> _DO THIS_: In the reading text on journalism and democracy, what did the Tribal Heralds all agree was the only drawback to Democracy?

I drew up to this idea cautiously among a knot of fellow-craftsmen. 'You mean,' said one straight-eyed youth, 'that we are a back-number copying back-numbers?'

It was precisely what I did mean, so I made haste to deny it. 'We know that,' he said cheerfully. 'Remember we haven't the sea all round us – and the postal rates to England have only just been lowered. It will all come right.'

Surely it will; but meantime one hates to think of these splendid people using second-class words to express first-class emotions.

And so naturally from Journalism to Democracy. Every country is entitled to her reservations, and pretences, but the more 'democratic' a land is, the more make-believes must the stranger respect. Some of the Tribal Heralds were very good to me in this matter, and, as it were, nudged me when it was time to duck in the House of Rimmon. During their office hours they professed an unflinching belief in the blessed word 'Democracy,' which means any crowd on the move – that is to say, the helpless thing which breaks through floors and falls into cellars; overturns pleasure-boats by rushing from port to starboard; stamps men into pulp because it thinks it has lost sixpence, and jams and grills in the doorways of blazing theatres. Out of office, like every one else, they relaxed. Many winked, a few were flippant, but they all agreed that the only drawback to Democracy was Demos – a jealous God of primitive tastes and despotic tendencies. I received a faithful portrait of him from a politician who had worshipped him all his life. It was practically the Epistle of Jeremy – the sixth chapter of Baruch – done into unquotable English.

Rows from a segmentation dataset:
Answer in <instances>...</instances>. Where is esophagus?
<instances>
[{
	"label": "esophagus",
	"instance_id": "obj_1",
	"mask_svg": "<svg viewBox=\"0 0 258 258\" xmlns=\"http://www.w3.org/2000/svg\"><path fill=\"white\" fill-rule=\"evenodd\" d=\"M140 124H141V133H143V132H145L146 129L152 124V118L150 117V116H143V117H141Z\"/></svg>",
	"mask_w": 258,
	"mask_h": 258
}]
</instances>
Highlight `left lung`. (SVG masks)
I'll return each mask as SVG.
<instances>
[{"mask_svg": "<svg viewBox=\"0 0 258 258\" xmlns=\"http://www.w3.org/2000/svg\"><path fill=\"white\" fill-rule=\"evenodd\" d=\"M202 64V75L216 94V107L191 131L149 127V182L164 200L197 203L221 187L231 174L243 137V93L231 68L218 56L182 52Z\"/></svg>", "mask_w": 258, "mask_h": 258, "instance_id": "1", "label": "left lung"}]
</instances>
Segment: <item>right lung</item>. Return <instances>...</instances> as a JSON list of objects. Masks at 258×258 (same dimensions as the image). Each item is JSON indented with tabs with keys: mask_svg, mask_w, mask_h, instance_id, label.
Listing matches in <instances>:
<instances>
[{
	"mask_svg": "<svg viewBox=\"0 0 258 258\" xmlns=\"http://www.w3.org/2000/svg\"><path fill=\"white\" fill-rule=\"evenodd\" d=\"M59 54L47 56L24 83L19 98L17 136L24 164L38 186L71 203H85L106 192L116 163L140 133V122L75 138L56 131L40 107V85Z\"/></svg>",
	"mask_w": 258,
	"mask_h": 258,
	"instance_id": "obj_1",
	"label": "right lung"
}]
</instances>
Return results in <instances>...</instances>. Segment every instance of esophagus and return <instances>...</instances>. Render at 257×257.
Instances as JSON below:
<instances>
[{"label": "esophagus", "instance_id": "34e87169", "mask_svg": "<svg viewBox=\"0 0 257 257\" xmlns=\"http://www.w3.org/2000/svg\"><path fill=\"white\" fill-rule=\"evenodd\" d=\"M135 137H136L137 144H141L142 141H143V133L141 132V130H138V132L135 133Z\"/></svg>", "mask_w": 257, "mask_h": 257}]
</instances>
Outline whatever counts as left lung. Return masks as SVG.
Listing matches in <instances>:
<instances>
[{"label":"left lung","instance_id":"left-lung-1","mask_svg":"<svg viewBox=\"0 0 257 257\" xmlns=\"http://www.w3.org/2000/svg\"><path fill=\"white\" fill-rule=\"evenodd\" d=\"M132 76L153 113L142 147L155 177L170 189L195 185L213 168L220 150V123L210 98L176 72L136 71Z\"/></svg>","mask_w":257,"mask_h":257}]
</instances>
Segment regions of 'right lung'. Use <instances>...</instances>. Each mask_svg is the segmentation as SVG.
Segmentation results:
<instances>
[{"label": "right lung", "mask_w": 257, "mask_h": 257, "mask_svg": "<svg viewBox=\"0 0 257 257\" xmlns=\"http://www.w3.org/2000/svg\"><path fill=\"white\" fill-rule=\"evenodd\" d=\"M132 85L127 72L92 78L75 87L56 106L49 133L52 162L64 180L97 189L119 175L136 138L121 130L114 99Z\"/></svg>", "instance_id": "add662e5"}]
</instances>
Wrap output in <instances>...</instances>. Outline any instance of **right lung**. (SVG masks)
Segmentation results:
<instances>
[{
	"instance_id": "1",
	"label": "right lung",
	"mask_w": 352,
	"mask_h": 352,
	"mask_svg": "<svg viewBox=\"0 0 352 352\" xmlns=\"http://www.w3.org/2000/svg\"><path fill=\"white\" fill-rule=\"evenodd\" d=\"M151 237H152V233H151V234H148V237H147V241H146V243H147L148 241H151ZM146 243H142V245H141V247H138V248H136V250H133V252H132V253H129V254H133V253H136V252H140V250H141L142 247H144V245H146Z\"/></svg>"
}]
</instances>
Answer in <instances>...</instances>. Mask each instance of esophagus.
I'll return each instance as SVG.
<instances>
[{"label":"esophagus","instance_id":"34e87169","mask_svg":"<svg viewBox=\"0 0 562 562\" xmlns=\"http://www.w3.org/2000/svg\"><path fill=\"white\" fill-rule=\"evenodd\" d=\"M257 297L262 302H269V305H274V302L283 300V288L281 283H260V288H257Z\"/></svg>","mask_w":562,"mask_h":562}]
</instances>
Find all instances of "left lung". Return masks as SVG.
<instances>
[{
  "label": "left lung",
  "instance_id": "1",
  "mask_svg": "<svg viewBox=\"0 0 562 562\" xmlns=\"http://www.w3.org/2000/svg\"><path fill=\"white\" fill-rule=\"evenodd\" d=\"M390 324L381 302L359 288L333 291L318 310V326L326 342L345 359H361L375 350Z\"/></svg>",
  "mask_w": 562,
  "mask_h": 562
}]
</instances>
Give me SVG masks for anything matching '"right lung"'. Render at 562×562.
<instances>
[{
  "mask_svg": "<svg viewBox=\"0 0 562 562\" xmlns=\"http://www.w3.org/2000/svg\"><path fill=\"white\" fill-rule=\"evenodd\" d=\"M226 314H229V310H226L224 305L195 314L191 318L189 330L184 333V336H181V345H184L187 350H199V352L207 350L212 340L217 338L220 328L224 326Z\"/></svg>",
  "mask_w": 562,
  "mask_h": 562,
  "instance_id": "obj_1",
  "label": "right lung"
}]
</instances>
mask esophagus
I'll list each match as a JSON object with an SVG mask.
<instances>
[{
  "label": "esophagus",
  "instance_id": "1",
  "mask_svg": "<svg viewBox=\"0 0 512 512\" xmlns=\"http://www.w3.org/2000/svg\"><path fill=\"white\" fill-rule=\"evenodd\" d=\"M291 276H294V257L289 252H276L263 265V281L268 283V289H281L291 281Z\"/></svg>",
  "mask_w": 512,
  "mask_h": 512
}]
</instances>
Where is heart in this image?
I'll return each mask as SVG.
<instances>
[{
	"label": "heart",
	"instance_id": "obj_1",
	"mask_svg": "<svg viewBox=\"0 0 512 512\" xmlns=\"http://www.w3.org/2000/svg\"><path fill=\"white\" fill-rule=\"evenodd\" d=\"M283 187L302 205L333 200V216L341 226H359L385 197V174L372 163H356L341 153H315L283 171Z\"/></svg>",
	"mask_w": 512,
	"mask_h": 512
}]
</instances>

> _TASK RESULT_: Demos, a jealous God of primitive tastes and despotic tendencies.